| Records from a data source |
=== Begin Enclosure ===
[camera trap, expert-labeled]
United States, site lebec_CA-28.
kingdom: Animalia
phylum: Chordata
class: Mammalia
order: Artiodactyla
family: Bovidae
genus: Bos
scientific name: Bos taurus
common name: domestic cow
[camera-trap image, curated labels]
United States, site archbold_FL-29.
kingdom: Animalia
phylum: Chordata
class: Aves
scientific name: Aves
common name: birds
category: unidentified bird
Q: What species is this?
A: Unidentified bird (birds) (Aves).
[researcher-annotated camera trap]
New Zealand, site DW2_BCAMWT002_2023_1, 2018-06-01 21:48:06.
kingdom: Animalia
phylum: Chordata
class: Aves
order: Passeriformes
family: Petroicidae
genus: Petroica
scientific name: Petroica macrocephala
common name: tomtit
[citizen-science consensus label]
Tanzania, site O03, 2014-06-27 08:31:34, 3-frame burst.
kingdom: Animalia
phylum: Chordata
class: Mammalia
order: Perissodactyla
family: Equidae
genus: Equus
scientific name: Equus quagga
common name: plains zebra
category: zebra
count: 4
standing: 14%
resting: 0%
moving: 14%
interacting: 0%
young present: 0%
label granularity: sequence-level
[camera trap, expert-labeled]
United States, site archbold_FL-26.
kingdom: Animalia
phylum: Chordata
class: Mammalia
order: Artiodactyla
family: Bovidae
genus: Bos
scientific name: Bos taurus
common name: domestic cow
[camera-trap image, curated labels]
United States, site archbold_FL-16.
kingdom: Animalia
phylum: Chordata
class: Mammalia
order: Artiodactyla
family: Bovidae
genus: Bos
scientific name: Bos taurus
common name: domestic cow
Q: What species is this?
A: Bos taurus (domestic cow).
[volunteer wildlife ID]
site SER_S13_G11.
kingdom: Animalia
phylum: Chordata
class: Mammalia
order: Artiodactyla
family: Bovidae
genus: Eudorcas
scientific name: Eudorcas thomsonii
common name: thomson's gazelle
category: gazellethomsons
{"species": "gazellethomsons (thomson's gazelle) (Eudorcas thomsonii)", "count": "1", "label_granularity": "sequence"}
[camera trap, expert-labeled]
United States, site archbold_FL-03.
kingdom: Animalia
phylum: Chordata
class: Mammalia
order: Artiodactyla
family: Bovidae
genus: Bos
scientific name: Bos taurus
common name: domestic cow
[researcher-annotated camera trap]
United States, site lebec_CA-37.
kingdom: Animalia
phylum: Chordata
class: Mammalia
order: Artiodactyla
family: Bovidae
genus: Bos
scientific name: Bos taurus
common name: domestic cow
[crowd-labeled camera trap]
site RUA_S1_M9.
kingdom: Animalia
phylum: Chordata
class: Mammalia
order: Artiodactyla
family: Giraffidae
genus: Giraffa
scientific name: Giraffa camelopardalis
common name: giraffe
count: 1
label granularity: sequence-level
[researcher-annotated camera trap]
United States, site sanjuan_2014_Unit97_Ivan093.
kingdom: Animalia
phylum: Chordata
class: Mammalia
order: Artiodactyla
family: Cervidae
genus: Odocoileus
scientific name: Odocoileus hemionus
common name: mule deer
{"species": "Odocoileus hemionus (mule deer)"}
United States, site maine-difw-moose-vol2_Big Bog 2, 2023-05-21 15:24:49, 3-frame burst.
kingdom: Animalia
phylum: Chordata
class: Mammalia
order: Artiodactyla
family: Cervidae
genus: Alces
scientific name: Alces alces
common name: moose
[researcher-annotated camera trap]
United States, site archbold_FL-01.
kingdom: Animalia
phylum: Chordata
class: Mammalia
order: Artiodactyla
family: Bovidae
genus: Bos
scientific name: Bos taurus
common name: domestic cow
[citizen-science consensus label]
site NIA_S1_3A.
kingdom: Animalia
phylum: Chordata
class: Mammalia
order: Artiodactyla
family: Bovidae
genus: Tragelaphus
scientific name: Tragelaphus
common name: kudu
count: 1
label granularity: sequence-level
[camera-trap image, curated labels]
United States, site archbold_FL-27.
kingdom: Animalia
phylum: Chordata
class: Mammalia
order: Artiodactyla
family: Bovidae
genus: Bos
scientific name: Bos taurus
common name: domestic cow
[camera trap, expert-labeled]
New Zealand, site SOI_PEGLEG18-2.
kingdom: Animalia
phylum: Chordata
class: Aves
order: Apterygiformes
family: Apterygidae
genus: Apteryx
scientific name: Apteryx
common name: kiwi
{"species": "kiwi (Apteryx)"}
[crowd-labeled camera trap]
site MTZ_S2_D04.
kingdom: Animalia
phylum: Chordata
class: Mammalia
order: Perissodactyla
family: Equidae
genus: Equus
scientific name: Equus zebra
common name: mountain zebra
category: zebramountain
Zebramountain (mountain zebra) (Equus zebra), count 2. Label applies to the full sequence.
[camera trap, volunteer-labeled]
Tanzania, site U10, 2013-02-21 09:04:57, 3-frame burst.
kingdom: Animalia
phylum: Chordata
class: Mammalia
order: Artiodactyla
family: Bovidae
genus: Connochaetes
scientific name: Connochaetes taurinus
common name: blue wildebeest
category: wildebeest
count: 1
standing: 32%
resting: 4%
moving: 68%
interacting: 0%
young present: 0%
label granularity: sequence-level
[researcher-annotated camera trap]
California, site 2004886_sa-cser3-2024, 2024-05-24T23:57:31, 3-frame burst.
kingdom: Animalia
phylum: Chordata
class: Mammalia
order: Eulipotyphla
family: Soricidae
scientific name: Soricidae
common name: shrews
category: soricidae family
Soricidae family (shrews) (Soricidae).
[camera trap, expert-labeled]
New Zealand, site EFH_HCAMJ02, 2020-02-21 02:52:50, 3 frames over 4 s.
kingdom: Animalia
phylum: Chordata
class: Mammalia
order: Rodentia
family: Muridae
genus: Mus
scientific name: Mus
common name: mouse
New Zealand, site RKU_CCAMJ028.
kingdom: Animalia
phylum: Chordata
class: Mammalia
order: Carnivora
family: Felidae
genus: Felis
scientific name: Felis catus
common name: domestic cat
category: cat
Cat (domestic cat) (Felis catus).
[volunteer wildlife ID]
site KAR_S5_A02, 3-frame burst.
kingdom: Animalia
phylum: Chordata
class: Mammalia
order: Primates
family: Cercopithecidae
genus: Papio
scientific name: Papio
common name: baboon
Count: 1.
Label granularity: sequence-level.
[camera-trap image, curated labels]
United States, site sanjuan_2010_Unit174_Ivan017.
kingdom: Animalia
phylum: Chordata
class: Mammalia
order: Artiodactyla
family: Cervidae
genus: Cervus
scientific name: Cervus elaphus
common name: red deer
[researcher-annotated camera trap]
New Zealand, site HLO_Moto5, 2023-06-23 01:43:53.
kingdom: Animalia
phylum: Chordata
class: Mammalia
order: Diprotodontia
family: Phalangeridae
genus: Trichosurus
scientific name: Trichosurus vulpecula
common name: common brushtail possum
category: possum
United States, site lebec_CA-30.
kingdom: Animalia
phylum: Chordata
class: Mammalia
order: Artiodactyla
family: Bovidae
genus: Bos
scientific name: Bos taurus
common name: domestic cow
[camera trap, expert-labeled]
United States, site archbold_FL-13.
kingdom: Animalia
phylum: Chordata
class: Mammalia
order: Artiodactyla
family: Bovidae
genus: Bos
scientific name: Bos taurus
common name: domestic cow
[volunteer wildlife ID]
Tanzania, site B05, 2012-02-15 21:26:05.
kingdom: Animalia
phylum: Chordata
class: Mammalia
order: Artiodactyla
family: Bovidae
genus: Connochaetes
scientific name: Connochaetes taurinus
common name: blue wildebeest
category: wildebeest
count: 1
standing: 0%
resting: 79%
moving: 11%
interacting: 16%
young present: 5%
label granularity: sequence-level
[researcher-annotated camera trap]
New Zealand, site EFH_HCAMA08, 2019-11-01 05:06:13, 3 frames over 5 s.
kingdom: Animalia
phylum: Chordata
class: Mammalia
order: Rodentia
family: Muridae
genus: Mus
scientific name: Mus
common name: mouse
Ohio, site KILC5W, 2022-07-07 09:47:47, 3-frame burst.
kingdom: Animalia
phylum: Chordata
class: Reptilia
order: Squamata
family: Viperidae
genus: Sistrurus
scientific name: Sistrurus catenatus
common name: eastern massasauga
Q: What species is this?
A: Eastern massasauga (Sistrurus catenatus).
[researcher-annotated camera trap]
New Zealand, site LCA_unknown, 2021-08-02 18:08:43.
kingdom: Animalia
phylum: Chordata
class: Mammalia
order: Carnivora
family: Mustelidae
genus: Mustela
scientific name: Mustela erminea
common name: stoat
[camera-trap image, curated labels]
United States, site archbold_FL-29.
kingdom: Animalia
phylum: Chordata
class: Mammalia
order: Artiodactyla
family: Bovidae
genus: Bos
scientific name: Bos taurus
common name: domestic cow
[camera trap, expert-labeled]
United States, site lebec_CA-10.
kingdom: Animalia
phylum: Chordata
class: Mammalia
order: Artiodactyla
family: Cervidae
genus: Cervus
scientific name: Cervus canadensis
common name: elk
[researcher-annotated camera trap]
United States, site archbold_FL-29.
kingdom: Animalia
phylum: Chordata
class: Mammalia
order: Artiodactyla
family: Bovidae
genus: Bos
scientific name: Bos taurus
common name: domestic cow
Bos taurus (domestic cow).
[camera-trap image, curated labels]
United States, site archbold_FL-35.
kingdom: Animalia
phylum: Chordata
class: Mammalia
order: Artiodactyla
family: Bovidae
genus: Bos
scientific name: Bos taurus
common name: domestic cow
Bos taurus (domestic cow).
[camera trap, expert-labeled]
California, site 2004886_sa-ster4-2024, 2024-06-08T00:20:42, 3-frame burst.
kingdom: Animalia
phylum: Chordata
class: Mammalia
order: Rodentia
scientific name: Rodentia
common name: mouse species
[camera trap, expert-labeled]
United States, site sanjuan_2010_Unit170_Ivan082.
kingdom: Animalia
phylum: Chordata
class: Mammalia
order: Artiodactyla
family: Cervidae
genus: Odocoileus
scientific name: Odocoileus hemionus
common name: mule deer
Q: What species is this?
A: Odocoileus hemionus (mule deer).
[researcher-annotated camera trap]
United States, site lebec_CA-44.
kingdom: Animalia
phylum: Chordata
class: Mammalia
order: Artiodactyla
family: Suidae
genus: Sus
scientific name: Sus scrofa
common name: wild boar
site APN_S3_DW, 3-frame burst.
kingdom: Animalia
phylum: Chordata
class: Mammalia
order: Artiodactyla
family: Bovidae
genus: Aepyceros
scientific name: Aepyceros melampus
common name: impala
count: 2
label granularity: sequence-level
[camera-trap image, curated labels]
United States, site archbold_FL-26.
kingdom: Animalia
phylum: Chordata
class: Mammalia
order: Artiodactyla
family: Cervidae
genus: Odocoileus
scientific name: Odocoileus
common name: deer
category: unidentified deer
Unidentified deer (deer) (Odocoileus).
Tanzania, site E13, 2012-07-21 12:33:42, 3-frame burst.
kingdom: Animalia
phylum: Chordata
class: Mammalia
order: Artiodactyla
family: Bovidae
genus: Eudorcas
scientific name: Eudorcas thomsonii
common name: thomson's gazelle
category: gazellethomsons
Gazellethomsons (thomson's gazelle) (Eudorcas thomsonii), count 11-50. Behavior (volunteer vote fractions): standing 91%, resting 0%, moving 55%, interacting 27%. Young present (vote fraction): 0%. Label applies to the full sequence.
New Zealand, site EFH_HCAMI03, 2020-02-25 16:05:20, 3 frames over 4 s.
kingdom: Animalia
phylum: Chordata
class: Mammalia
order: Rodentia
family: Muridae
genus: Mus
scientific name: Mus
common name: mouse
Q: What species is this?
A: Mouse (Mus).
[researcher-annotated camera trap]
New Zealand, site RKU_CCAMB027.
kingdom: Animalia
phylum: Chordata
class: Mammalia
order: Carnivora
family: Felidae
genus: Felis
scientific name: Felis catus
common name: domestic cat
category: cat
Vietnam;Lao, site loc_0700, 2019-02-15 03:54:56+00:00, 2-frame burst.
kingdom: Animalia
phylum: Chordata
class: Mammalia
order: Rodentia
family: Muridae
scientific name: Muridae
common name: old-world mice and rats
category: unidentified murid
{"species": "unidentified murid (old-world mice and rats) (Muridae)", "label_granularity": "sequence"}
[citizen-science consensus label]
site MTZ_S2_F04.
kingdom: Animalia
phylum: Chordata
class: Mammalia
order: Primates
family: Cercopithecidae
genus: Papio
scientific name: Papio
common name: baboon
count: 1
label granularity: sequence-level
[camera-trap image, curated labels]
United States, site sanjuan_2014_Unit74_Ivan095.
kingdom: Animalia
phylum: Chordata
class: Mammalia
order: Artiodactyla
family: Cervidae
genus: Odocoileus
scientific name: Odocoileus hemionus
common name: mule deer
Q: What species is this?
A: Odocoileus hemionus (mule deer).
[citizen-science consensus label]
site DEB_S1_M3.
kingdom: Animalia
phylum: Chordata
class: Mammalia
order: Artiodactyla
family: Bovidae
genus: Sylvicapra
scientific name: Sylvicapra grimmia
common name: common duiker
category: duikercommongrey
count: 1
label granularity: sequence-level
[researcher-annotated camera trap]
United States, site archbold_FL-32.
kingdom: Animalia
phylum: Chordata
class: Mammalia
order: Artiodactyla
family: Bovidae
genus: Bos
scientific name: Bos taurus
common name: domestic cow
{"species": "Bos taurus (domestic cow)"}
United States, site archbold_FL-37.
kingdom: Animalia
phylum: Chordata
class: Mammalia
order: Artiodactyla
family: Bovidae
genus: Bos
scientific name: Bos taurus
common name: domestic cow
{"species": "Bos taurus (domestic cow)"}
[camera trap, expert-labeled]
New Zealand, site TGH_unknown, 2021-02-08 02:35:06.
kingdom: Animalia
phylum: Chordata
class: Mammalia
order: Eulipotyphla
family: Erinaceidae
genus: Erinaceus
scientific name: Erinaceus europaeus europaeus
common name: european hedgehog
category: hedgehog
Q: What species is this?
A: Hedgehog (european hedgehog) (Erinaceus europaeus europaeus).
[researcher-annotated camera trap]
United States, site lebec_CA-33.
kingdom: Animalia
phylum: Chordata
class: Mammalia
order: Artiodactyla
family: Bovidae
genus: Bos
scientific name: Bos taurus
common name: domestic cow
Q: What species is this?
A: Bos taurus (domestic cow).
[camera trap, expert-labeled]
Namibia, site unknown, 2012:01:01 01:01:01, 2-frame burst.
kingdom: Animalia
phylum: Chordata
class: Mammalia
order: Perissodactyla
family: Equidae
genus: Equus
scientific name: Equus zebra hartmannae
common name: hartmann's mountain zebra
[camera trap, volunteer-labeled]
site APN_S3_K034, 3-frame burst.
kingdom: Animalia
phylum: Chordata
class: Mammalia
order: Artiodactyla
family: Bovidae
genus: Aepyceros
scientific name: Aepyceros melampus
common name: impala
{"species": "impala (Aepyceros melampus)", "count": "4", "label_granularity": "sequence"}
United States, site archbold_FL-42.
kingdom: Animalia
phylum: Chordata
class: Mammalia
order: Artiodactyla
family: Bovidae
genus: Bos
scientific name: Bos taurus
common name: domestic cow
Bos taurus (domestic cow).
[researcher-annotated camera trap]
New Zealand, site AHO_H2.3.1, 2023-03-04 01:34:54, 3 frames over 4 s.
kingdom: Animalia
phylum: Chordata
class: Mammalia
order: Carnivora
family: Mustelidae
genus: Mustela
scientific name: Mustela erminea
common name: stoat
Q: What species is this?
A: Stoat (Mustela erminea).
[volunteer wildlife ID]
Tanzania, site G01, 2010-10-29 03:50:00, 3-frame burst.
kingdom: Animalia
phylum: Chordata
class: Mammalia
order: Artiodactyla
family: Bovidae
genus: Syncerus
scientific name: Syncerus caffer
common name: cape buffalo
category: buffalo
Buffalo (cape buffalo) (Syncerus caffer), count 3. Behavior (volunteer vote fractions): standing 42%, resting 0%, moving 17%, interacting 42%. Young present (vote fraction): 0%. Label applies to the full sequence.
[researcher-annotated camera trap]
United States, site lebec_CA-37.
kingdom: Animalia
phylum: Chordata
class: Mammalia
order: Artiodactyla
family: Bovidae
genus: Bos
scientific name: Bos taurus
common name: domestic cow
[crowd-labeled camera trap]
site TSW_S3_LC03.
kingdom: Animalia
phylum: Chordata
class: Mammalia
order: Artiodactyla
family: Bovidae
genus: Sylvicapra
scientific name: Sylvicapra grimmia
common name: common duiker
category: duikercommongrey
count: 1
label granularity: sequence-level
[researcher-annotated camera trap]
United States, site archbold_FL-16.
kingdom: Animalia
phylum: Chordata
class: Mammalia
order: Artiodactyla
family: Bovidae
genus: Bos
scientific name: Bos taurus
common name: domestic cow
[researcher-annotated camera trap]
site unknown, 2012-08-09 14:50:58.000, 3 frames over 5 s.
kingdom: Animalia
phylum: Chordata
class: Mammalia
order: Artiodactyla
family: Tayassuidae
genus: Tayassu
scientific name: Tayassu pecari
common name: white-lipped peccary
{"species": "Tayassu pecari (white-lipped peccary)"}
=== End Enclosure ===
Only lines with the word "world" count here; copy every one from the records.

common name: old-world mice and rats
{"species": "unidentified murid (old-world mice and rats) (Muridae)", "label_granularity": "sequence"}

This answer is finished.